# help waw-waw bottle



## pickensbob (Apr 16, 2013)

bottle embossed waw-waw, aqua color, bottom has rd no 421474 and 1693,  any help on date  of bottle,  beleive it was a hot sauce


----------



## pickensbob (Apr 16, 2013)

more pic


----------



## pickensbob (Apr 16, 2013)

1 more


----------



## andy volkerts (Apr 16, 2013)

There is a member here known as botlguy, send him a private message, he knows Wa Wa bottles fact is he collects em...........


----------



## botlguy (Apr 16, 2013)

Thank you Bob and thank you Andy. I did get an email from Bob and we are negotiating. I do have a collection of WAW-WAW bottles and am ALWAYS looking for more. 
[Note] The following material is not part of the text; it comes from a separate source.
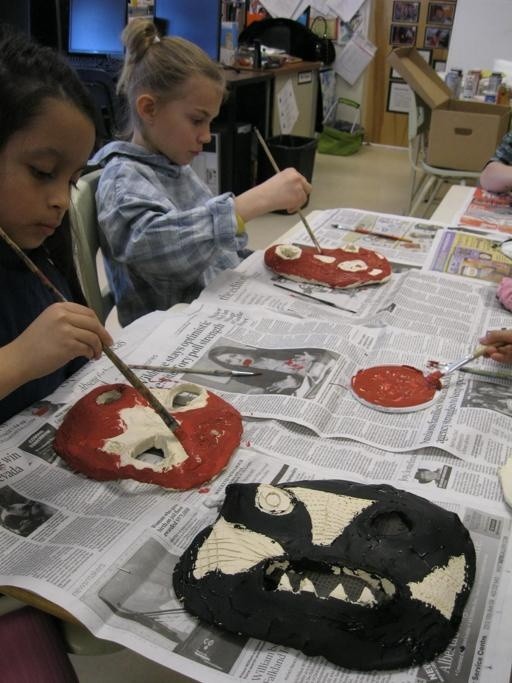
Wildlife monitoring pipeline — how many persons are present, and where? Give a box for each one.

 These WAW-WAW bottles come in 3 sizes, yours being the smallest. Variants of them have been found all over the US, Great Britain and Australia. They were in use from the 1880s to 1920s. They did contain a sort of Pepper Sauce as I have 2 labeled and 2 partial labeled examples. I even found an ad in a hard bound receipe book and a few kind souls on these forums have added to my knowledge through online research. (Thank you again) 
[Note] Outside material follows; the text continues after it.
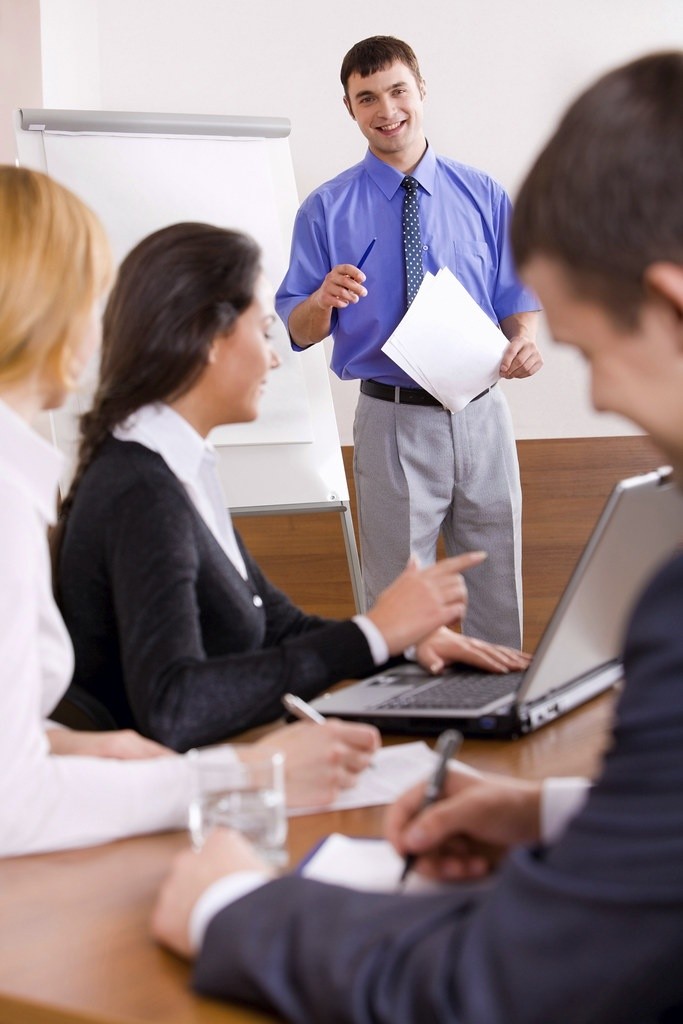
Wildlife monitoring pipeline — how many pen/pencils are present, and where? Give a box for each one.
[344,238,377,291]
[398,727,463,885]
[280,692,382,771]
 There is actually a 4th size but it is extremely rare, I have only one example, and I do not know what it contained, I suspect something like mustard. It is a screw top, ABM, wide mouth jar.

 Anyway, it's a neat bottle, not worth a great deal due to lack of general interest because there are few variants and lack of color. Thanks for sharing it and giving me an opportunity to share my information about it.


----------



## botlguy (Apr 16, 2013)

WAW-WAW window display


----------



## pickensbob (Apr 18, 2013)

u weren't kidding  about haveing a few of the waw-waw- bottles.  nice collection,  ur's is on the way maybe sat.


----------



## GACDIG (Apr 18, 2013)

Good stuff.......................[]  Thanks for the info.


----------



## cowseatmaize (Apr 18, 2013)

It looks like you added a few more Jim. Very nice!
Memory Lane.


----------



## Conch times (Apr 18, 2013)

Very cool display Mr. Jim!!!


----------



## idigjars (Apr 19, 2013)

Nice display thank you for sharing with us.  Paul


----------



## cowseatmaize (Apr 20, 2013)

Did I or anyone say 1903 yet?


----------



## madman (Apr 20, 2013)

> ORIGINAL:  botlguy
> 
> WAW-WAW window display


very freakin cool thanks for sharing!


----------